Kafka Stream

  • micro-batch: Spark, Nifi, Flink
  • per data stream: Kafka stream
  • no cluster required
  • scales easily by adding java processes
  • exactly once semantics

Stream Terminology

  • steram: a stream is a sequence of immutable data recoreds, that fully ordered, can be replayed, and is fault tolerant
  • stream processor: a node in the processor topology (graph); transforms incoming stream, record by record, and may create a new stream from it
  • a topology is a graph of processor (node) and stream (edges)
  • source processor: no predecessor.
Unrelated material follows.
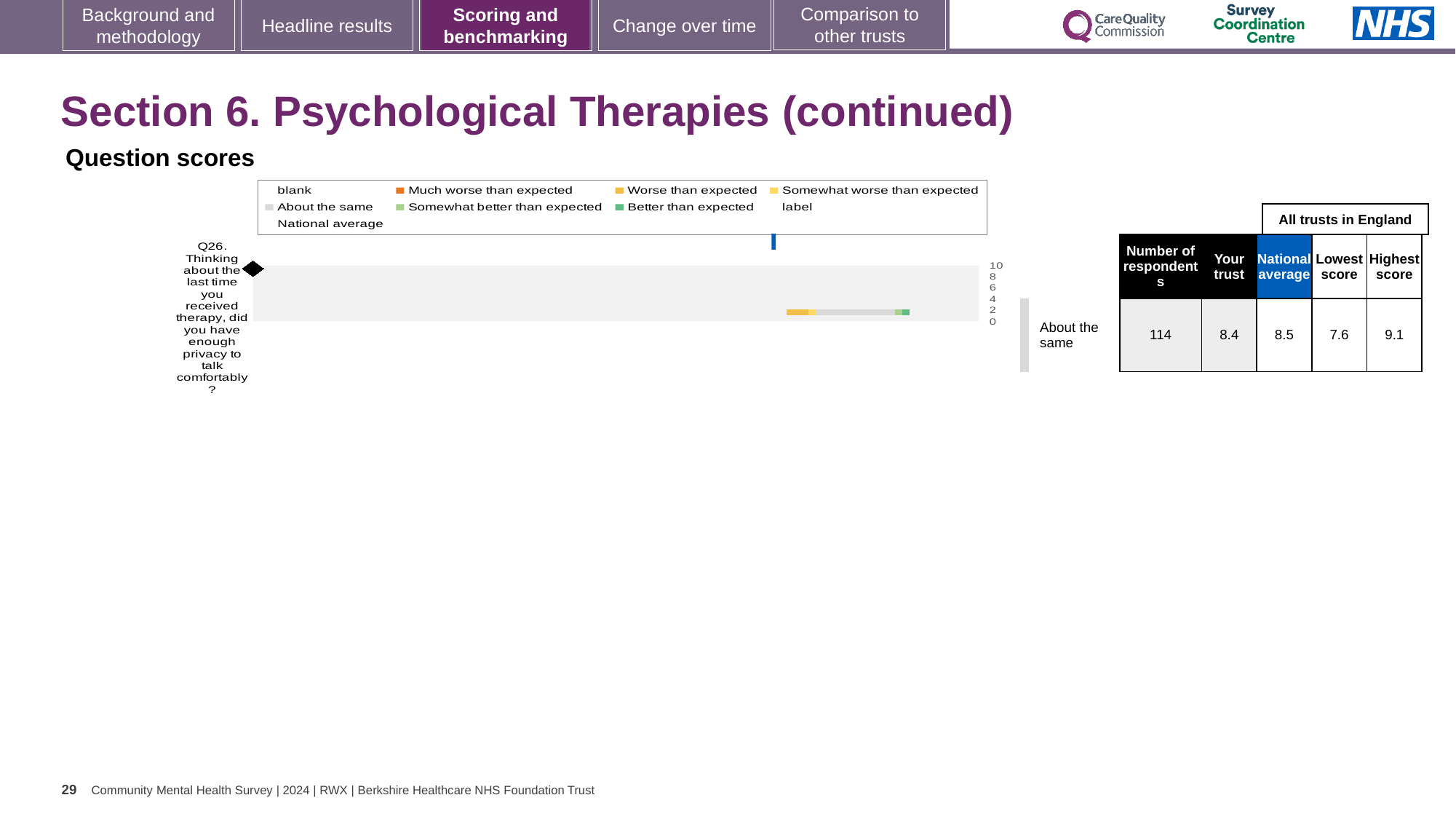
What is the difference between the Highest score and the Lowest score for Q26 in the table beside the chart? 1.5 In the table beside the chart, what is the Lowest score among all trusts in England for Q26? 7.6 What kind of chart is shown under 'Question scores'? bar chart Which question is plotted in the Question scores chart? Q26. Thinking about the last time you received therapy, did you have enough privacy to talk comfortably? In the table beside the chart, what is the National average score for Q26? 8.5 How many respondents answered Q26 according to the table beside the chart? 114 Which is larger for Q26: the 'Your trust' score or the National average? National average What benchmark category is the trust's Q26 score assigned to, as labelled next to the chart? About the same How many questions (categories) are plotted in the Question scores chart? 1 What is the highest tick value shown on the axis of the Question scores chart? 10 In the table beside the chart, what is the 'Your trust' score for Q26? 8.4 In the table beside the chart, what is the Highest score among all trusts in England for Q26? 9.1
Directly read from kafka topics. Does not transform data
  • sink processor: does not have shildren. Sends stream data directly to a kafka topic
  • High-level DSL: simple, descriptive (declarative?); applicable to most stream applications
  • Low-level Processor API: imperative, complex, rarely needed

KStream vs KTable

  • stream: insert (append) only
    • use for non-compacted data
  • table: upsert, more like db
    • keyed by primary key
    • update existing value
    • delete key-value, if receiving null value
    • use for compacted data
    • write to a topic, optimize recovery time, save storage
  • a topic can be read as KStream or KTable, or GlobalKTable (similar to KTable)

Log Compaction

  • huge improvement on performance
  • retain AT LEAST the last known value of a specific key in a partition
  • useful if you only need the snapshot instead of full history

Cheat Sheet

  • two internal topics are created for each app: changelog, repartition
  • use predicate to split stream into branches (multiple streams)
  • MapValue turns each value into zero, one, or multiple values with the same key
  • SelectKey redefines the key of stream
  • stream marked for repartition if using: Map, FlatMap, SelectKey
  • avoid repartition: MapValues, FlatMapValues
  • table-stream duality: two representations, and can be converted into one another
  • count: in stream, null values are ignored; in ktable, nulls are treated as delete (-1)
  • aggregate function takes: initializer, adder, serde (type), state store name
  • aggregate on ktable takes an additional subtractor to handle deletion (null)
  • reduce: output type must be same as inpt
  • peek: side effect, no impact on result, may execute multiple times, used for debugging, console logging, statistics collection
  • transform/transform values: low level API, rarely needed

Exaactly Once Semantics

  • guaranteed only when both input and output are kafka (broker and client must be >= 0.11 version)
  • not guaranteed when external system is involved
  • messages from kafka topic are processed once
  • messages to kafka topic are delivered once (dedupped if retry)
  • producers are idempotent: if same message is sent twice or more (due to network failure), Kafka will keep only one copy
  • can write multiple messages to topic in transaction (all success, or all fail), same as database transaction.